- Arkeologlar, Mısır kıyısındaki antik harabe Taposiris Magna kentindeki bir tapınağın altında, uzmanların “geometrik mucize” olarak adlandırdıkları geniş ve muhteşem bir tünel ortaya çıkardılar.
- Yerin 13 metre altında ortaya çıkarılan iki metre yüksekliğindeki tünel, 1305 metre uzunluğundaki kumtaşının içinden yontularak açılmıştı.
- Mezar bulunsa da bulunmasa da ortaya çıkan kalıntı ve hazineler bölge hakkındaki araştırmalar için önemli bir kaynak olacak.
Arkeologlar, Mısır kıyısındaki antik harabe Taposiris Magna kentindeki bir tapınağın altında, uzmanların “geometrik mucize” olarak adlandırdıkları geniş ve muhteşem bir tünel ortaya çıkardılar.
Dominik Cumhuriyeti’ndeki Santo Domingo Üniversitesinden Kathleen Martinez ve meslektaşları, tapınakta devam eden kazı ve keşif çalışmaları sırasında yapıyı yerin 13 metre altında ortaya çıkardı. İki metre yüksekliğindeki tünel, 1305 metre uzunluğundaki kumtaşının içinden yontularak açılmıştı.

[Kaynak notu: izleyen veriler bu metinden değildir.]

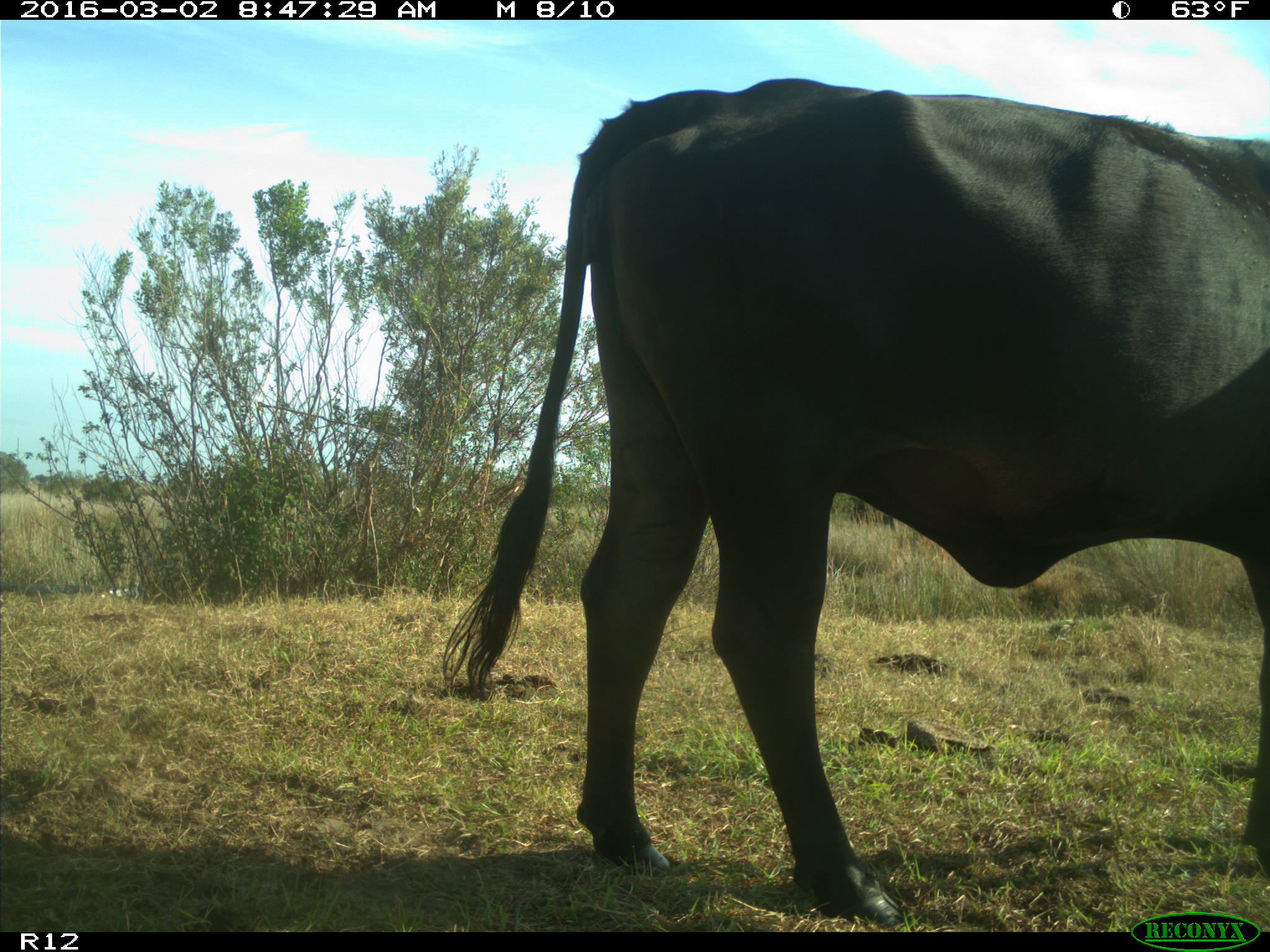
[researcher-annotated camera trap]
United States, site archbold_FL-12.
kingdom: Animalia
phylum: Chordata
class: Mammalia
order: Artiodactyla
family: Bovidae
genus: Bos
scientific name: Bos taurus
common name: domestic cow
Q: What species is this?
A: Bos taurus (domestic cow).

Mısır Turizm ve Eski Eserler Bakanlığına göre tasarımı, Yunan adası Samos’ta M.Ö. 6. yüzyıldan kalma bir su kemeri olan 1.036 metrelik Eupalinos Tüneli’ne oldukça benzetiliyor. Genellikle bir mühendislik harikası olarak anılan bu kanal, zamanında tasarım ve inşaat açısından eşi benzeri görülmemiş bir yapıydı. Taposiris Magna Tünelinin bir benzeri olmasa da mühendisliği yine de aynı derecede etkileyici.
Taposiris Magna Tünelinin bazı bölümleri su altında. ancak Eupalinos Tüneline benzerliği bir yana, amacı şu anda bilinmiyor. Yedinci Kleopatra’nın kayıp mezarını bulmak için 2004 yılından bu yana Taposiris Magna’da çalışan Martinez, tünelin umut verici bir ipucu olabileceğine inanıyor. Daha önce yapılan kazılarda ünlü kraliçeye ve Ptolemaiosların sonuncusuna işaret eden ipuçları elde edilmişti.
Taposiris Magna, Büyük İskender’in ünlü generalinin oğlu ve Kleopatra’nın atalarından biri olan II. Ptolemy tarafından M.Ö. 280 civarında kurulmuştu. Kendisi M.Ö. 51’deki intiharından önce M.Ö. 30 yılına kadar hüküm sürmüştü. Ekip, tapınağın tanrı Osiris ve kraliçesi, Kleopatra’nın güçlü bir ilişki kurduğu tanrıça İsis’e adanmış olduğuna inanıyor. Tapınakta Kleopatra ve Büyük İskender’in isim ve resimlerini taşıyan sikkelerin yanı sıra İsis figürleri de bulundu.
Tapınakta Greko-Romen gömüleri içeren mezar kuyuları da bulundu. Kleopatra ve kocası Mark Antony’nin de eğer orada bulunmuşlarsa benzer mezarlara defnedilmiş olmaları mümkün. Gelecekteki çalışmalar, yeni tünelin uzun süredir kayıp olan bu mezarlara götürüp götürmeyeceği konusunda daha fazla bilgi sağlayabilir.
Bir sonraki aşama, yakındaki Akdeniz’i keşfetmek olacak. M.S. 320 ile 1303 yılları arasında sahilde meydana gelen bir dizi depremin tapınağın bir kısmının çökmesine ve dalgalar tarafından yutulmasına neden olduğu biliniyor. Ayrıca daha önce yapılan kazılarda Mariout Gölünden Akdeniz’e uzanan bir tünel ağı ortaya çıkarılmıştı.
Mezarlar bulunsun ya da bulunmasın, bu kalıntılarda yapılacak kapsamlı bir kazı bize gizemli antik kent hakkında daha fazla bilgi verebilir. Tünelden şimdiden çanak çömlek parçaları ve dikdörtgen bir kireçtaşı bloğu gibi bazı hazineler çıkarıldı.